Clinical resources, rather than experimental or advanced research, are preferred. Both practical and theoretical resources are collected, as the curriculum demands demonstration and application of nursing and nutrition theory.

Textbooks are purchased as essential in the field of nursing. We do not collect patient care handbooks, or materials for advanced practitioners or researchers.

Consumer health resources for the reference or general collections are selected only when useful to nursing or nutrition students in understanding a health issue or to be used in the preparation of patient education materials.

We plan to collect resources with more global perspectives on world-wide health care delivery, disease epidemiology, and transcultural issues. Other areas of increasing interest include care and case management, information technology applications in health care and nutrition, community and home health nursing, geriatric care, and promotion of healthy lifestyles.

Electronic resources are increasingly important to students in nursing and nutrition. Distance-learning students, part-time adult students, and students in clinical practicum settings require access to resources but do not have good access to the physical library.

In addition to access to research databases, access to the World Wide Web will be important. The liaison librarian identifies and lists web resources on the library's FLIRT pages for Nursing and for Food and Nutrition. Electronic medical resources such as the Merck Manual are also listed and accessible from the library's homepage.

Subjects Covered:

Publisher Information:

Noted publishers include:

Formats:

Materials in all formats except microform are collected.
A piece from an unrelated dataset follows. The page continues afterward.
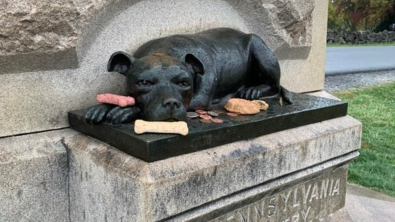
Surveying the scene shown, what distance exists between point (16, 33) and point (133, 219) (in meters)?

Cloth is preferred over paper.

Notes:

Special Collections maintains local historical manuscripts including family physicians' notes, older (1930s) nursing textbooks, older home recipes for foods and medicines, and 1800s New York State Board of Health Reports.

Arrangements with Clinton Community College, CVPH and the Plattsburgh Public Library allow access to advanced materials and consumer health resources.

The North Country Regional Library Council (NC3Rs) manages the NYS Medical Interlibrary Loan Subsidy program, which provided over $3,000 in 97/98 to help fund ILL for nursing and allied health requests. CCD funds have been allocated, most recently in 1996/97.